Fusion SQL Statistics

Sampling is often used in statistical analysis to gain an understanding of the distribution, shape and dispersion of a variable or the relationship between variables.

Fusion SQL returns a random sample for all basic selects that do not contain an ORDER BY clause. The random sample is designed to return a uniform distribution of samples that match a query. The sample can be used to infer statistical information about the larger result set.

The example below returns a random sample of single field:

select filesize_d from logs where year_i = 2019

If no limit is specified the sample size will be 25000. To increase the sample size add a limit larger then 25000.

select filesize_d from logs where year_i = 2019 limit 50000

The ability to subset the data with a query and then sample from that subset is called Stratified Random Sampling. Stratified Random Sampling is an important statistical technique used to better understand sub-populations of a larger data set.

Descriptive statistics

Sub-queries can be used to return random samples for fast, often sub-second, statistical analysis. For example:

select count(*) as samplesize,
       mean(filesize_d) as mean,
       min(filesize_d) as min,
       max(filesize_d) as max,
       approx_percentile(filesize_d, .50) as median,
       variance(filesize_d) as variance,
       std(filesize_d) as standard_dev,
       skewness(filesize_d) as skewness,
       kurtosis(filesize_d) as kurtosis,
       sum(filesize_d) as sum
           from (select filesize_d from logs where year_i = 2019 limit 50000)
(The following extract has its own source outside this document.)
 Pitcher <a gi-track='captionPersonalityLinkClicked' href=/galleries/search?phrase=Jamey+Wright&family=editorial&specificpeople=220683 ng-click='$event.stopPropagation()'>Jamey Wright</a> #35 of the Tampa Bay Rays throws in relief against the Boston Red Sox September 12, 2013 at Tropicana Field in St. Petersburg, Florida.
In the example above the sub-query is returning a random sample of 50000 results which is operated on by the main statistical query. The statistical query returns aggregations which describe the distribution, shape and dispersion of the sample set.

Correlation and covariance

Sub-queries can be used to provide random samples for correlation and covariance:

select corr(filesize_d, response_d) as correlation,
       covar_samp(filesize_d, response_d) as covariance
            from (select filesize_d, response_d from logs limit 50000)
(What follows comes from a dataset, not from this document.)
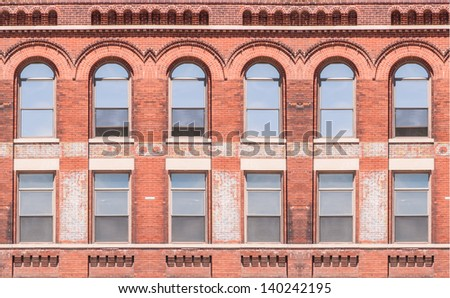 Building exterior with windows of a commercial office building - stock photo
In the example above the random sample returns two fields to the corr and covar_samp functions in the main query. Correlation and covariance are used to show the strength of the linear relationship between two variables.

Pushed-down statistical queries

A narrower set of statistical aggregations can be pushed down to the search engine and operate over entire result sets. These functions are: count(*), count(distinct), sum, min, max, avg and approx_percentile.

Below is an example of a fully pushed down statistical query:

select count(*) as cnt, avg(filesize_d) as avg, approx_percentile(filesize_d, .50) as median from logs where year_i = 2018

Statistical queries that contain a mix of the queries above and non-pushdown such as skewness or kurtosis will be operate over a random sample that matches the query.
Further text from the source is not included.